ZUZIU bardzo dziękuję

.Paprocie to faktycznie kapryśnice, często podsychają i gubią listeczki, u mnie pewnie się już zaklimatyzowały , ponieważ są w moim domu od wieków, u mojej mamy zawsze było dużo paproci i ta miłość przeszła na mnie, więc nie miały wyjścia i musiały polubić swoje mieszkanko

Jeżeli Twoje fiołki okażą się inne , to wiosną podrzucę Ci listeczki mojego niebieskiego.
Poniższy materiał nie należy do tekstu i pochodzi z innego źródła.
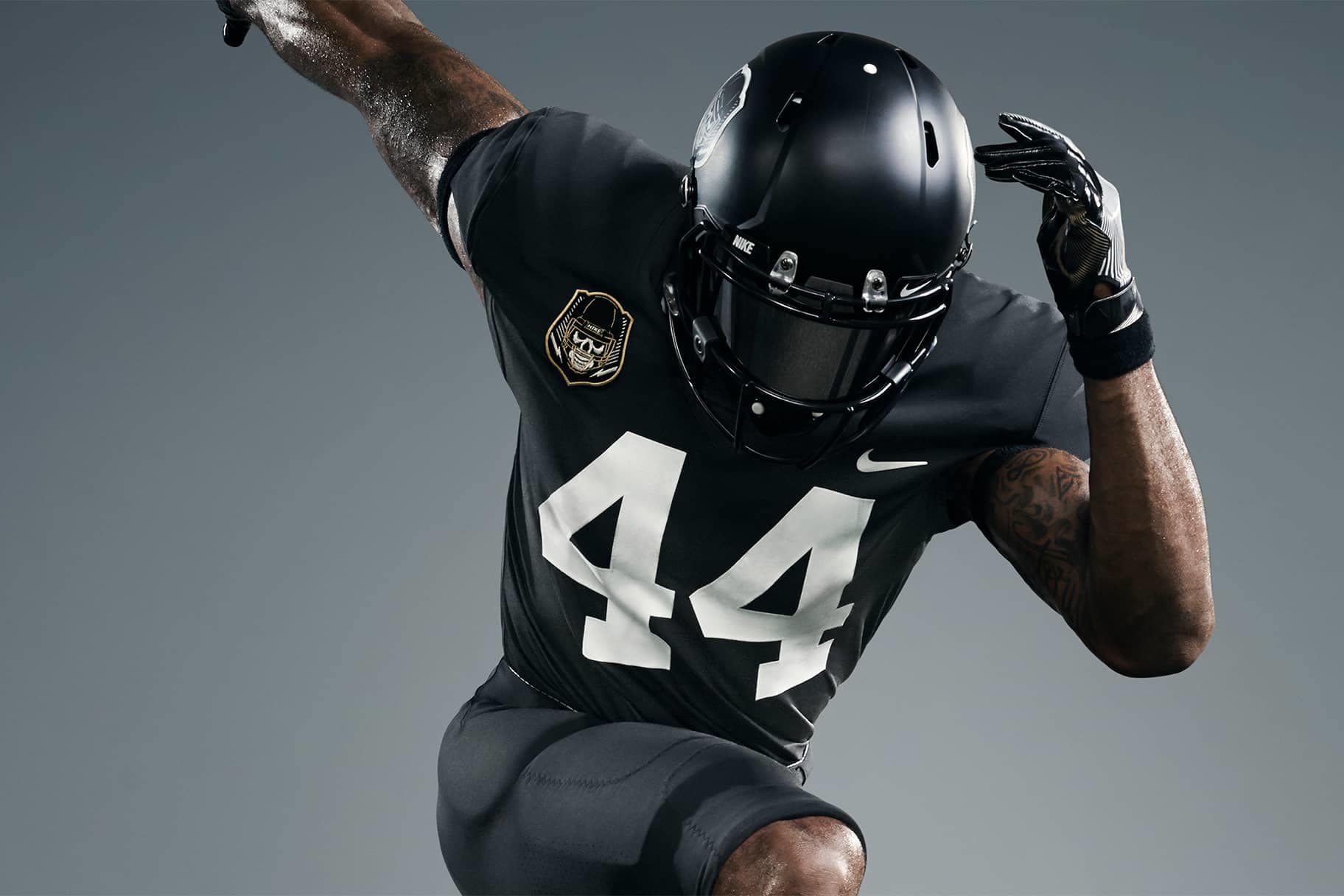 The Best Nike American Football Training Jerseys and Gear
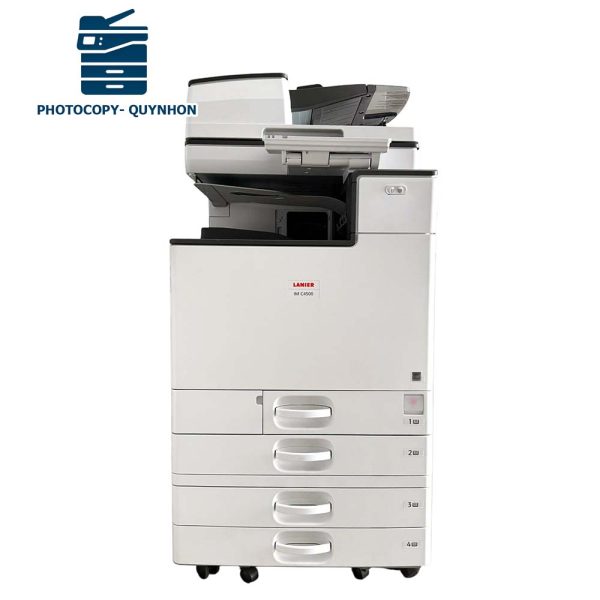 Máy Photocopy Ricoh IM C4500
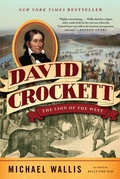 Cover: David Crockett - W. W. Norton & Company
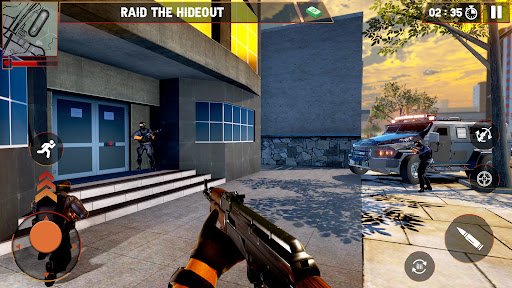 Counter Attack Terrorist 3D mod apk unlimited money v1.6 screenshot 3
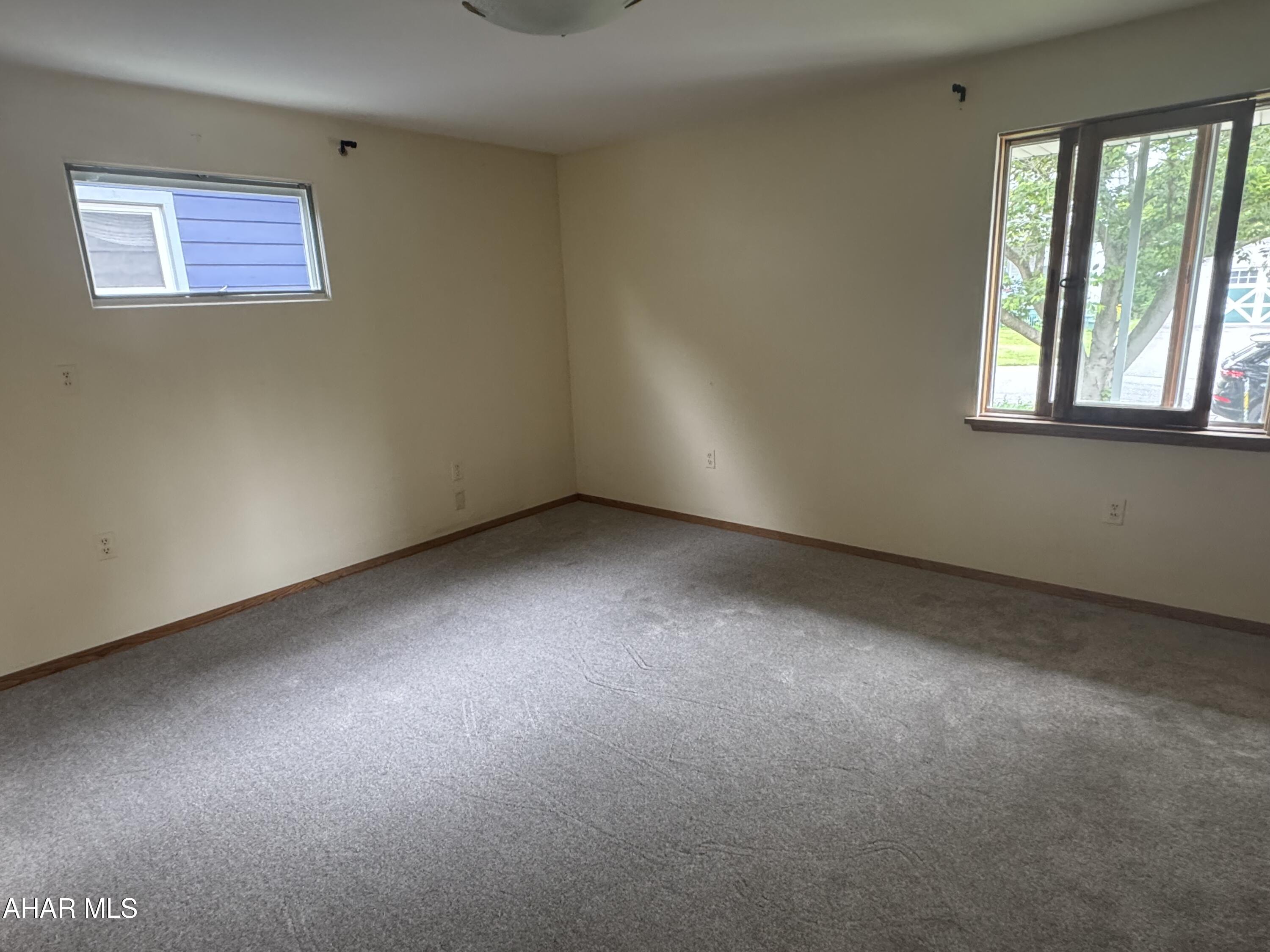 None - Residential Lease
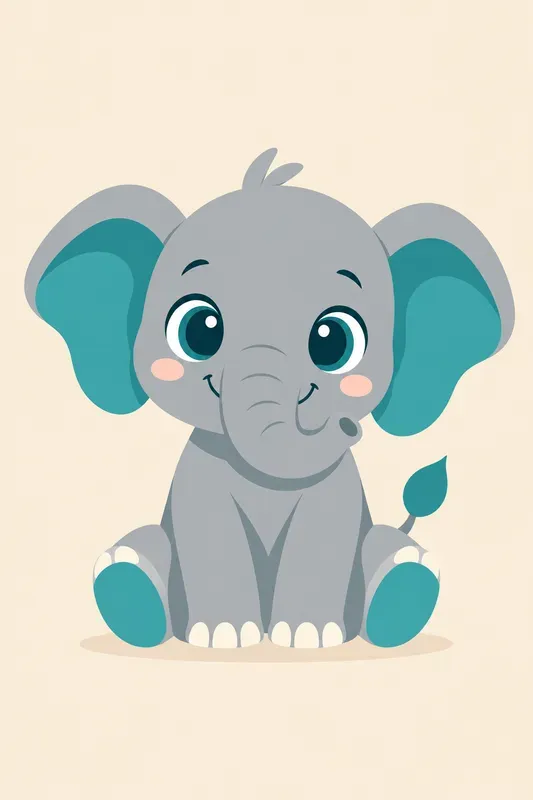 Minimalist Animal Vector Art For Brands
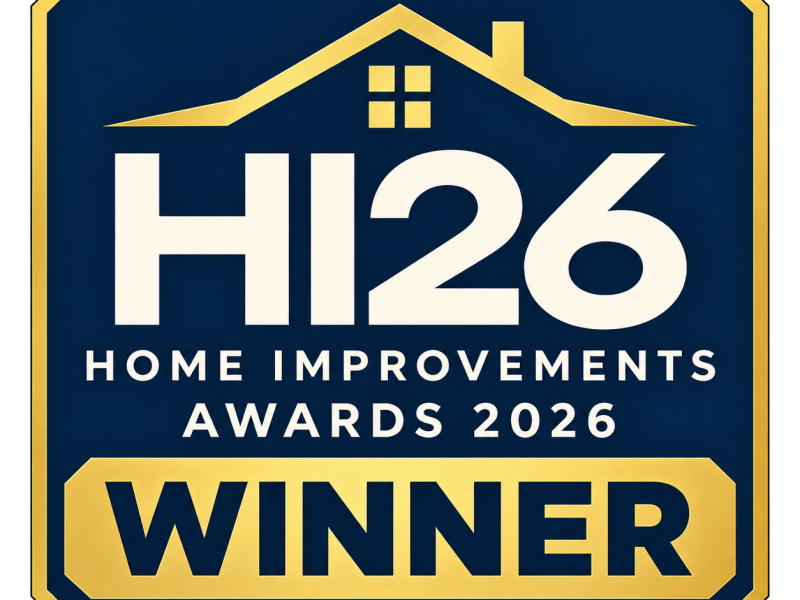 T&K Wins the HI26 Home Improvements Awards 2026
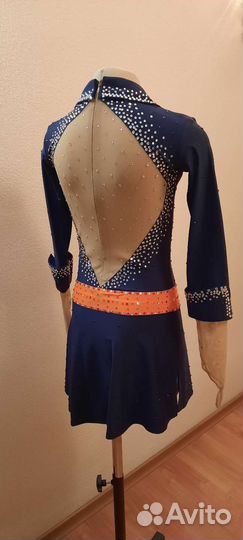 Платье для выступлений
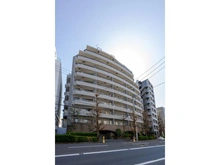 【東京都/渋谷区広尾】イトーピア広尾ヒルズクローチェ 外観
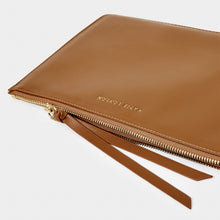 Load image into Gallery viewer, Isla Pouch, Tan
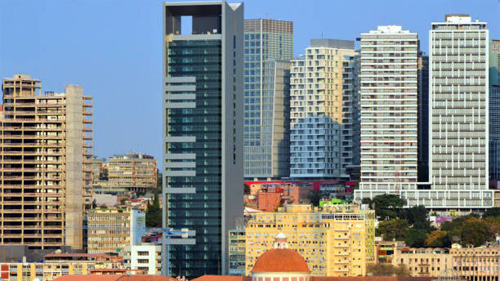 Angola Municipalities Buildings Municipal Infrastructure Fire Suppression System Project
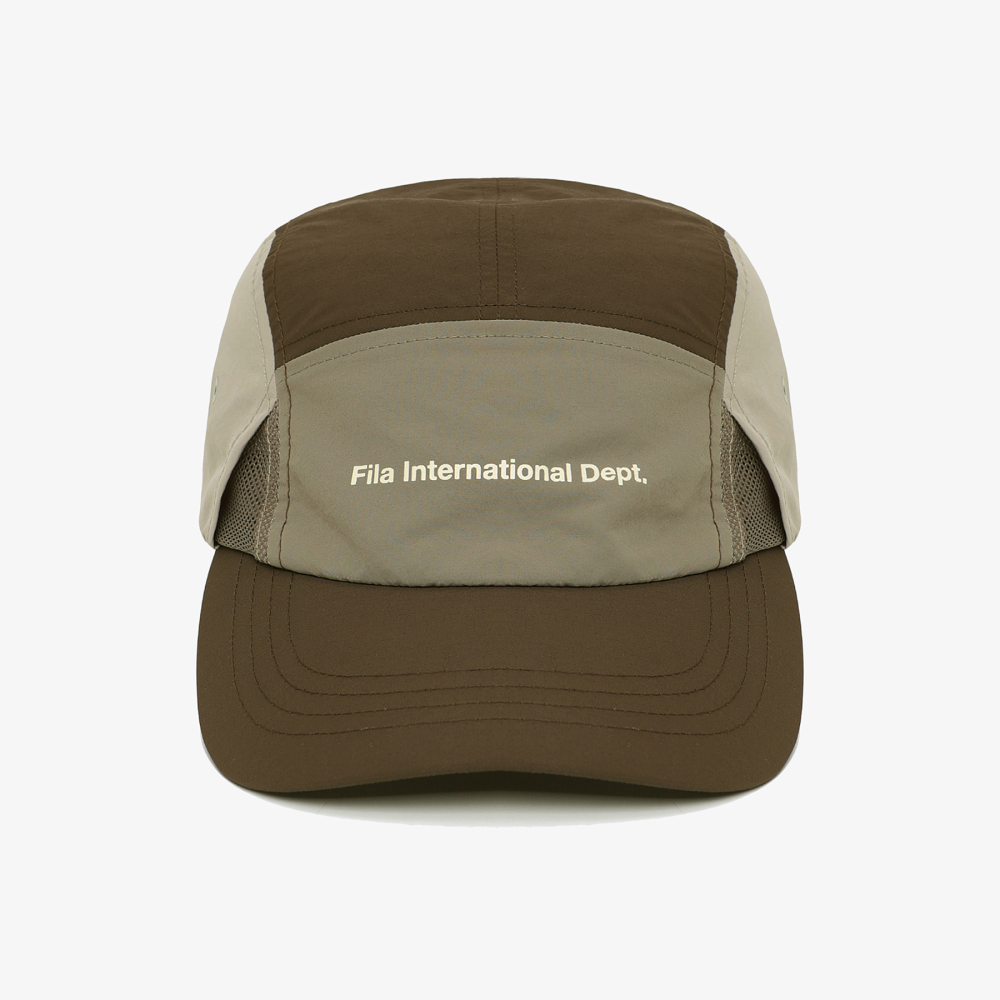 [5% 적립] 휠라 러닝 캠프캡 브라운([5% 적립] FILA Running Camp Cap Brown) - 3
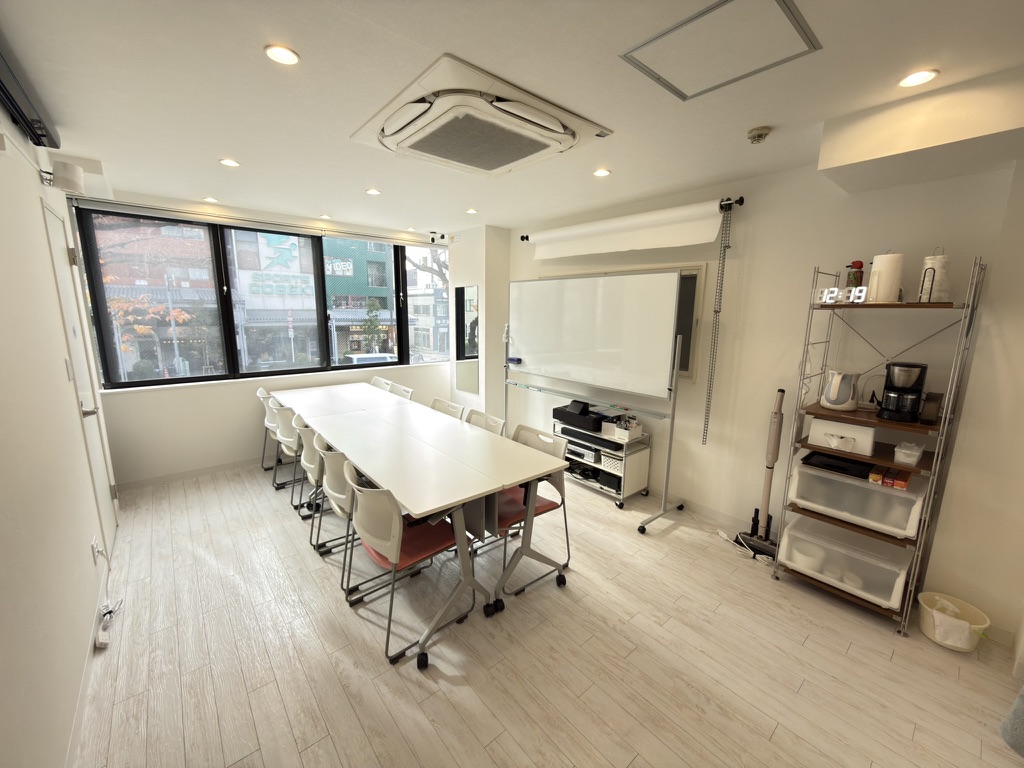 門前仲町　会議室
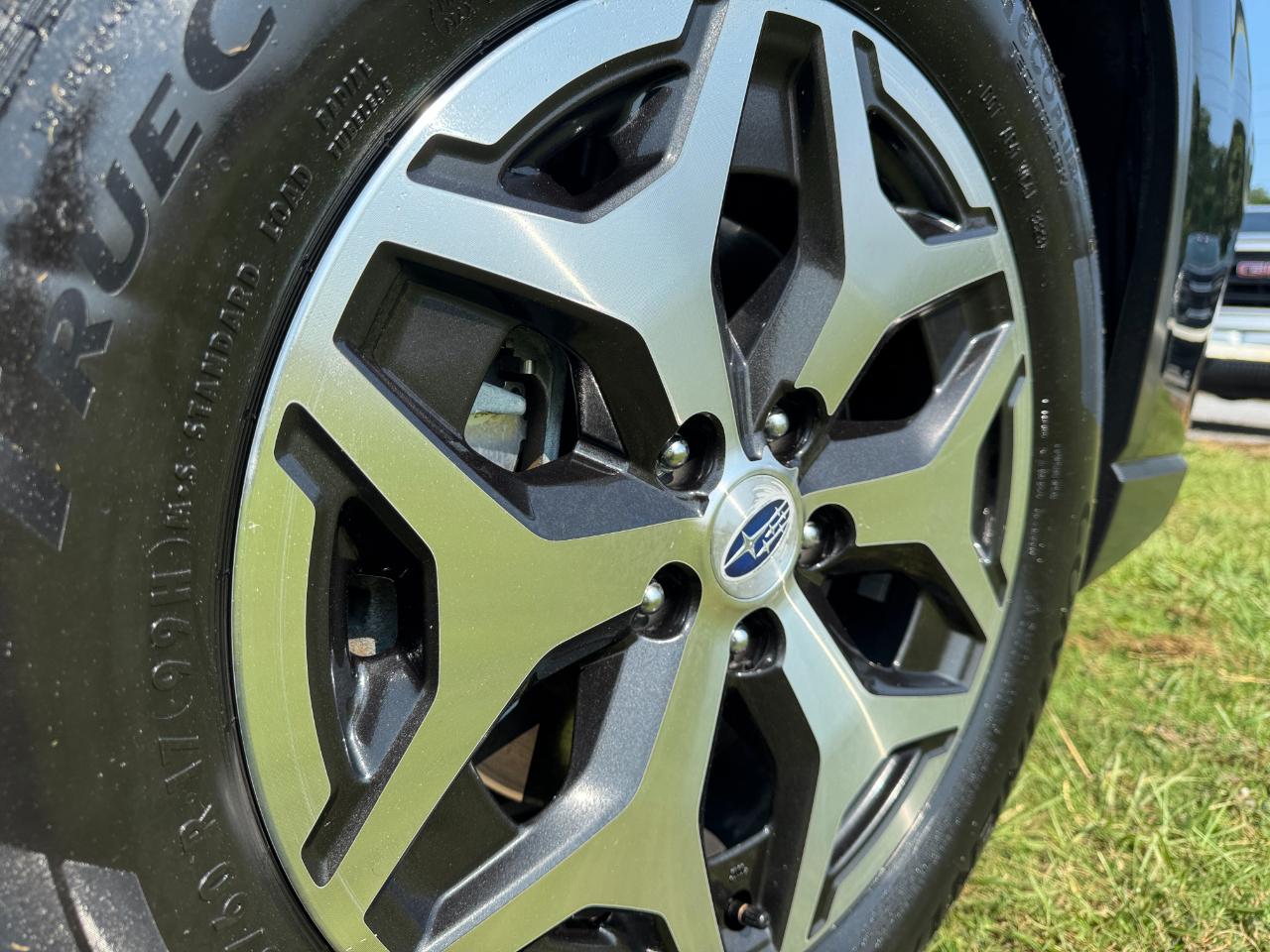 Subaru Forester Premium 2020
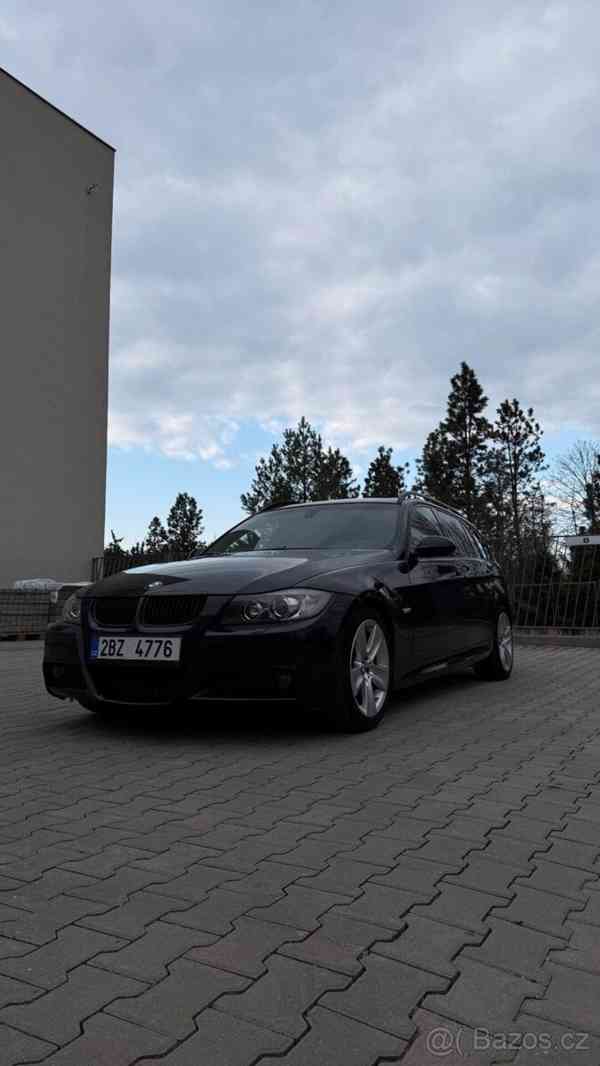 BMW Řada 3 3,0   E91 M57 170 kW 6st. manuál - foto 7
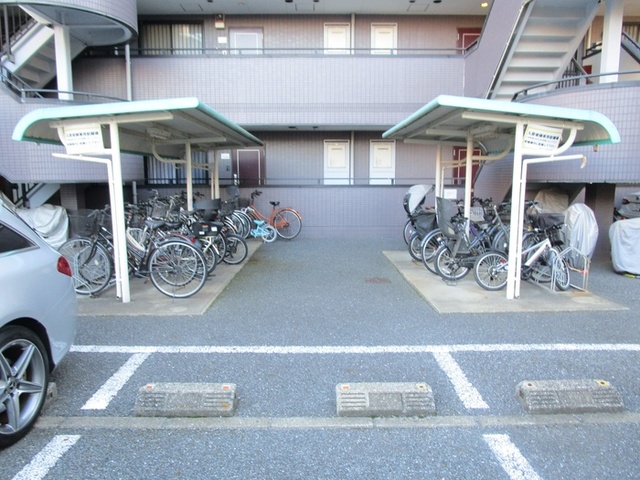 その他　駐輪場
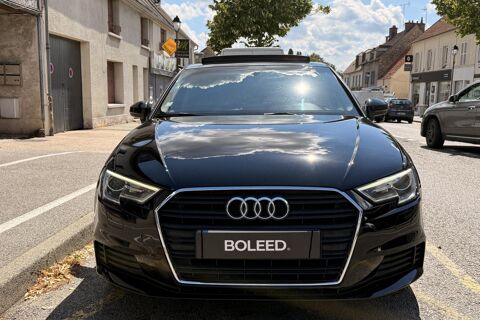 A3 Sportback 1.6 TDI - 110 - BVA 8V Design - TOIT OUVRANT - CAR 2016 occasion 78760 Jouars-Pontchartrain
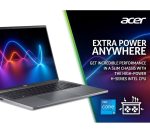 ACER Swift Go 16" Laptop - Intel® Core i5, 512 GB SSD, Grey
A na szczepeczki grudniczków już się cieszę

A co do storczyków, to wiem po sobie , że nie choruje się na nie dopóki niema żadnego, a jak pojawi się pierwszy to już zaczyna się storczykoholizm i trudno to wyleczyć
IZUŚ, dziękuję Ci za miłe słowa. A storczyki naprawdę nie są trudne w uprawie, wystarczy znać kilka podstawowych zasad i naprawdę same rosną
ELU, bardzo Ci dziękuję, zima to faktycznie kiepska pora dla kwiatów, a dla paproci szczególnie, niestety to wysuszone powietrze przez centralne nie pozostaje bez efektu :x
MAJU dziękuję Ci za piękne zdjęcie

takiego storczyka nie mam więc z przyjemnością popatrzę, a kwitnie Ci naprawdę pięknie

Uwielbiam takie piękne kolorowe kwiaty, szczególnie wtedy gdy na dworze tak szaro-buro- są dla mnie namiastką ogrodu.